Pierre Lindenbaum said...

Hi ,
I compiled this jar under java 6.0.
You need Java 6.0 to run this application

Tom said...

Hi, I only recently ran across this and have Java 6.0 and run this under Windows 7 at a MSDOS prompt. When the results go to the result.xml file any viewer, such as Firefox, for this file displays mountains of lines of information. Nothing seems parsed down to just the title, abstracts, PMID's, etc...

Please help.


Pierre Lindenbaum said...

Tom, this is an old code. Please show me a sample of your output.

Anonymous said...

I tried the .jar today with the .xml output of pubmed... But it semes that there is some change in the xml structure. I always get the following error message.. :-(

java -jar Downloads/sortpubmed.jar ~/pubmed_result.xml > result.xml
[Fatal Error] pubmed_result.xml:302:2: The markup in the document following the root element must be well-formed.
org.xml.sax.SAXParseException: The markup in the document following the root element must be well-formed.
at com.sun.org.apache.xerces.internal.parsers.DOMParser.parse(DOMParser.java:249)
at com.sun.org.apache.xerces.internal.jaxp.DocumentBuilderImpl.parse(DocumentBuilderImpl.java:284)
at javax.xml.parsers.DocumentBuilder.parse(DocumentBuilder.java:208)

• Stored data
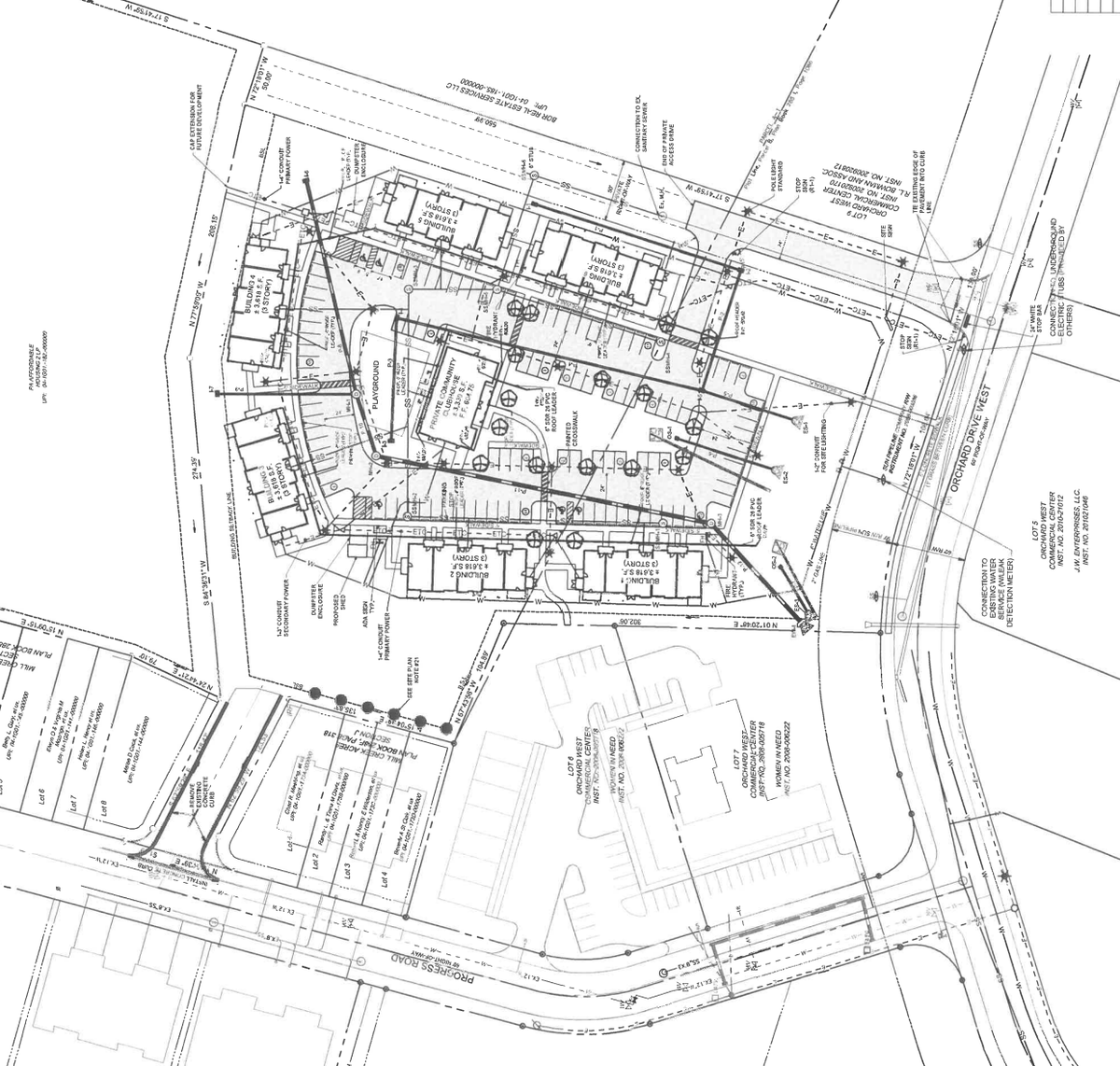 JeffStonehill's tweet photo. #Chambersburg has issued a permit to Conifer Realty to develop 6 three-story apartment buildings that will each accommodate 8 dwelling units for a total of 48 dwelling units at the intersection of Progress Rd and Orchard Dr.; there will also be a community club house building. https://t.co/Rtf5ZAwUyf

• Instructions to follow
Could you resume the forum thread about running the PubMed-sorting jar, picking up right after its last line? The data has nothing to do with the forum thread and stands apart from it.

• Response area
at org.lindenb.tinytools.ImpactFactorSorter.main(ImpactFactorSorter.java:272)

Pierre Lindenbaum said...

Your XML is not well-formed.

Alice said...

Hi Pierre, thank you for the program. I am asking a very naive question: how do I run the jar program in order to sort the xml file from the pubmed results? If I double click on it, I see window popping up and then disappearing. Thanks to you and to anybody would like to answer. Alice

Pierre Lindenbaum said...

Hi Alice,
that was an old post (2008)! To run a jar (under windows?) you need to first, open a window MS-DOS console https://en.wikipedia.org/wiki/MS-DOS and to execute a command line like 'java -jar nameoftheprogram.jar pubmed.xml' . I hope that helps.

Alice said...

Hi Pierre, thanks for answering so fast. It looks like I need to learn more on starting java programs in MS-DOS!